◆ **本文**
ノベルゲームとRPGの小説的類似性

ノベルゲームの歴史は古く,古くはアドベンチャーゲームと呼ばれていた.アドベンチャーゲームとは,プレイヤーに選択肢を提示し,その選択によってシナリオが分岐するゲームである.プレイヤーとゲームの間で対話状態が提示され,ゲームが簡単になるとシナリオしか提示されないゲームとなる.そこから派生してノベルゲームが生まれた.さらに細かい分類として,ノベルゲームにキャラクターの音声が吹き込まれるようになり,サウンドノベルという形態が誕生した.これにより,電子書籍の特典として声優がセリフを読み上げる小説も存在している.現在では,アドベンチャーゲームという呼称は廃れており,サウンドノベルやノベルゲームなどの呼称が一般的になりつつある.

アドベンチャーゲームは,恋愛シミュレーションゲームとして1980年代から1990年代初頭まで一部のマニアックなユーザがプレイしていた.これは,当時のコンピュータがまだ高価であり,なおかつプレイヤーはコンピュータスキルにある程度は精通している必要があったためである.この頃の記録媒体はCDやDVDなどではなくフロッピーディスクであり,場面に応じてフロッピーディスクを切り替えることもあった.CDになったとしてもファイナルファンタジーなどの超大作はCDを入れ替えて場面転換をすることが往々にしてあった.

◆ **課題 a**
リストから、文字列「pixel」を含む行をすべて集めてください。大文字と小文字は区別します。
本文とリストは互いに関係がありません。

◆ **提供リスト**
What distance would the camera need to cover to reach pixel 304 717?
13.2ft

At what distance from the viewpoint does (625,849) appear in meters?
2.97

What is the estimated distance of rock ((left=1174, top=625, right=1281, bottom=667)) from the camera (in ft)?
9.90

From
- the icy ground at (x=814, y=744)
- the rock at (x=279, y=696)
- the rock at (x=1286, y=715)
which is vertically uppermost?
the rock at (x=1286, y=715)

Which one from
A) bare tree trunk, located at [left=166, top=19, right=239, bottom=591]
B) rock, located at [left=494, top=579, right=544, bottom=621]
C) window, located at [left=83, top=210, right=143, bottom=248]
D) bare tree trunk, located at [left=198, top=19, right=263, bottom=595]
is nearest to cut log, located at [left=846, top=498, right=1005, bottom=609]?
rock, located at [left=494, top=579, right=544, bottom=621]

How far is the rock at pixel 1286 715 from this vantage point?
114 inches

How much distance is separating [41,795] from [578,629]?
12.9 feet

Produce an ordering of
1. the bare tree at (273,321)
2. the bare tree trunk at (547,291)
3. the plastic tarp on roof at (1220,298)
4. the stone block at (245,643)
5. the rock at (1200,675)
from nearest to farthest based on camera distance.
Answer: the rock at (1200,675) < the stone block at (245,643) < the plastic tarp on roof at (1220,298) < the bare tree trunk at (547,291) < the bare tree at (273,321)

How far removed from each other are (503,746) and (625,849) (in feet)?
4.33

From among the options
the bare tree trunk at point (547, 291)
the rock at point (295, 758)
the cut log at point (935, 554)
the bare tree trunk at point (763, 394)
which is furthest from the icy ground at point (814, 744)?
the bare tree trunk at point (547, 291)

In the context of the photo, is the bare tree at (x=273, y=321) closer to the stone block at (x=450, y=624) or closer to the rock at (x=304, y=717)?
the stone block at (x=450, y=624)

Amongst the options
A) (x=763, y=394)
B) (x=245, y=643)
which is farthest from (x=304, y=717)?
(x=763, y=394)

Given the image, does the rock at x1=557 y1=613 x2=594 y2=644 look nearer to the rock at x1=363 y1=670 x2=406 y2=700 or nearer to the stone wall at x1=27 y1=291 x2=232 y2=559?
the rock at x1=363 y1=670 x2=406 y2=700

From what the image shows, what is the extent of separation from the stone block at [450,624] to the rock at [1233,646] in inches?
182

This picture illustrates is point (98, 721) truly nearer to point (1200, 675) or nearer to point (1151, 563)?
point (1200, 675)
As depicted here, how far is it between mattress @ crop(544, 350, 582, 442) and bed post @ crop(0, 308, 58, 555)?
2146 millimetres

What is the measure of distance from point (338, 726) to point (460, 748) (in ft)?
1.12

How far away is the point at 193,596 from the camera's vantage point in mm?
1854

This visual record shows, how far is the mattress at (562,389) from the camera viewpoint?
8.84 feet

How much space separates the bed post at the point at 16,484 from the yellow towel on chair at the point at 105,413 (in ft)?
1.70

◆ **課題 b**
ノベルゲームについての本文から、「ノベルゲームとRPGの小説的類似性」から「呼称が一般的になりつつある.」までのすべてを一字一句変えずに書き写してください。

◆ **解答 a**
What distance would the camera need to cover to reach pixel 304 717?
How far is the rock at pixel 1286 715 from this vantage point?

◆ **解答 b**
ノベルゲームとRPGの小説的類似性

ノベルゲームの歴史は古く,古くはアドベンチャーゲームと呼ばれていた.アドベンチャーゲームとは,プレイヤーに選択肢を提示し,その選択によってシナリオが分岐するゲームである.プレイヤーとゲームの間で対話状態が提示され,ゲームが簡単になるとシナリオしか提示されないゲームとなる.そこから派生してノベルゲームが生まれた.さらに細かい分類として,ノベルゲームにキャラクターの音声が吹き込まれるようになり,サウンドノベルという形態が誕生した.これにより,電子書籍の特典として声優がセリフを読み上げる小説も存在している.現在では,アドベンチャーゲームという呼称は廃れており,サウンドノベルやノベルゲームなどの呼称が一般的になりつつある.